[EXTRACT Boundary: Start]

My ex-H is sending 'threats' through our DD

9 replies

CheesecakeAddict · 18/03/2026 20:32

Hi all

It's been a while since I was here but this forum was a lifeline when I was going through my divorce so I'm back. I'm on the same username as the divorce in case anyone wants the full picture.

Ex-H and I have been divorced now since 2019 due to DV. He has a poor temper but hasn't been physical since the divorce.

Today ex-H was taking DD8 to her swimming class as I had a work event. It has been arranged all week, I told him where to pick her up and left her swimming bag with all her things in with childcare ready for pickup. I told him all this would be the case when he dropped DD off on the Sunday. About 10 mins before the lesson is due to start, I get a string of messages and missed calls saying they won't let him in because he hasn't got her membership card. It's in the bag. He won't answer my calls or texts when I've told him it's in the bag. When DD comes home she tells me he told her that he "hates" me and he's going to "fuck me up".

I know he's just being hotheaded but what do I do from here? I don't think his threats are genuine, but I don't like the fact that he upset DD saying this and she was very worried telling me or that he's modelling this behaviour in front of her over something as tedious as that. Just reaching out to the wisdom of MN.

OP posts:
PaperMachePanda · 18/03/2026 20:42

Get a parenting app to communicate.

Reassure DD.

Sadly not much else you can do unless he sends you hate stuff through text etc (which you should then log with the police).

[EXTRACT Boundary: End]
[ENTRIES SUPPLIED Boundary: Start]

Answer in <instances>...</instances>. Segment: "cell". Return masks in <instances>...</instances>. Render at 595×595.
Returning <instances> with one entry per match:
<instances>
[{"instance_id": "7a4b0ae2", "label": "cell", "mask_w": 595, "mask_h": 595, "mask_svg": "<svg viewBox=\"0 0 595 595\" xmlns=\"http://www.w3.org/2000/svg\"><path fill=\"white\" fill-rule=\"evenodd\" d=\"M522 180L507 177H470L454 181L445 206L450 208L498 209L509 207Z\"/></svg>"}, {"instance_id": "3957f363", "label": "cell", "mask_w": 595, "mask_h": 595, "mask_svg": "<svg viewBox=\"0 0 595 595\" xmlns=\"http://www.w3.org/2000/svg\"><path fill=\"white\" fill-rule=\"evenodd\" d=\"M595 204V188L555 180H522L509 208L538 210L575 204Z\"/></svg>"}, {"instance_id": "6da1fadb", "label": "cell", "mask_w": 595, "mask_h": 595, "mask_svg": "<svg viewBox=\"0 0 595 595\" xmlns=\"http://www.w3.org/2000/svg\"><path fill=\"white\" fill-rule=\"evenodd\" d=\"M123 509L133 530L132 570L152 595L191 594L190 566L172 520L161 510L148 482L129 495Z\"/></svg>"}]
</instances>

[ENTRIES SUPPLIED Boundary: End]

• TASK TO COMPLETE
According to the forum thread, where was the daughter's swimming membership card?

• SOLUTION
It was in her swimming bag.